Exercise task – Copy the part of the material that opens with the line containing "Based on this image, which of" and runs through the end of the material, word for word.

Extracted material –
▶

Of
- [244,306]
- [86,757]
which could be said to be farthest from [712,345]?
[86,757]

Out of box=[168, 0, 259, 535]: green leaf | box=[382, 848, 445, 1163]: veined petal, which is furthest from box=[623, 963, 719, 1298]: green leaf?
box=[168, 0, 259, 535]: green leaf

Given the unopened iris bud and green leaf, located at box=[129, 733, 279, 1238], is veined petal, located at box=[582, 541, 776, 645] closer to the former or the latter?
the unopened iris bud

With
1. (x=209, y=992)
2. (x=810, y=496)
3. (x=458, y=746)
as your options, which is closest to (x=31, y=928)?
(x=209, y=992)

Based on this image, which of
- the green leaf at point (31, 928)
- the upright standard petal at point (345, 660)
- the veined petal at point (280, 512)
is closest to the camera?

◀

Result of this task –
Based on this image, which of
- the green leaf at point (31, 928)
- the upright standard petal at point (345, 660)
- the veined petal at point (280, 512)
is closest to the camera?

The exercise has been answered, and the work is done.